Stored items:
** Begin **
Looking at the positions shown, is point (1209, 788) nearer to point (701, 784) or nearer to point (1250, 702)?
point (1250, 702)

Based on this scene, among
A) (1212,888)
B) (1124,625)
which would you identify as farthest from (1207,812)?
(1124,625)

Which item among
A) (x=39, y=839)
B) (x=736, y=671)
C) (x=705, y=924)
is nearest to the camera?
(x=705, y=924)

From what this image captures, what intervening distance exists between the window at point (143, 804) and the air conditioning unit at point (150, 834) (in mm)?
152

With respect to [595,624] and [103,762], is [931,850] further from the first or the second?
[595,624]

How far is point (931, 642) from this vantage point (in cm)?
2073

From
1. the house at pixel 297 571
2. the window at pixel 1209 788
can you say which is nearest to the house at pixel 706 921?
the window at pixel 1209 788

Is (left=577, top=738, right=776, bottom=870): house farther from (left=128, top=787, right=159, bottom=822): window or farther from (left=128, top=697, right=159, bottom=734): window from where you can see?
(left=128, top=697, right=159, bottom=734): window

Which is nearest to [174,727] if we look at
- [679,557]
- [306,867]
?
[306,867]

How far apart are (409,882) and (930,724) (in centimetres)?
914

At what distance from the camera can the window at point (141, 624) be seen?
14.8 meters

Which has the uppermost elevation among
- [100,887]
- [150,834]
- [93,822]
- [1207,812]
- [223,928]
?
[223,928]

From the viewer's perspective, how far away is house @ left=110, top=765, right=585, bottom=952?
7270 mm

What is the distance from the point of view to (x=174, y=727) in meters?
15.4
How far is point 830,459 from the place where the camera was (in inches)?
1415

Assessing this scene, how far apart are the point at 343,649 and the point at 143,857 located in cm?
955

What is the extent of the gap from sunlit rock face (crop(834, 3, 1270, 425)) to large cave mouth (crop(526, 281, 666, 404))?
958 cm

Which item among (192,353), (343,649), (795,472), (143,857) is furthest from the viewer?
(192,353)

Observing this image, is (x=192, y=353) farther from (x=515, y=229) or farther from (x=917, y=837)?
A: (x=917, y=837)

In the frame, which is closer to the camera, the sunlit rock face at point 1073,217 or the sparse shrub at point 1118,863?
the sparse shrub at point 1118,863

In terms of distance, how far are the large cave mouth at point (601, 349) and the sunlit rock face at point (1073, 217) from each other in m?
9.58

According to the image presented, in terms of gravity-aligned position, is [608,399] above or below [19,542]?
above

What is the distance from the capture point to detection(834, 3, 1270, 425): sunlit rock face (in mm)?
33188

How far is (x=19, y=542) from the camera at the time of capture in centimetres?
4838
** End **
*Objective*: Reproduce the material verbatim, starting at the line that contains "In the frame, which" and ending at the final line of the material.

*Completed exercise*:
In the frame, which is closer to the camera, the sunlit rock face at point 1073,217 or the sparse shrub at point 1118,863?
the sparse shrub at point 1118,863

In terms of distance, how far are the large cave mouth at point (601, 349) and the sunlit rock face at point (1073, 217) from each other in m?
9.58

According to the image presented, in terms of gravity-aligned position, is [608,399] above or below [19,542]?
above

What is the distance from the capture point to detection(834, 3, 1270, 425): sunlit rock face (in mm)?
33188

How far is (x=19, y=542) from the camera at the time of capture in centimetres?
4838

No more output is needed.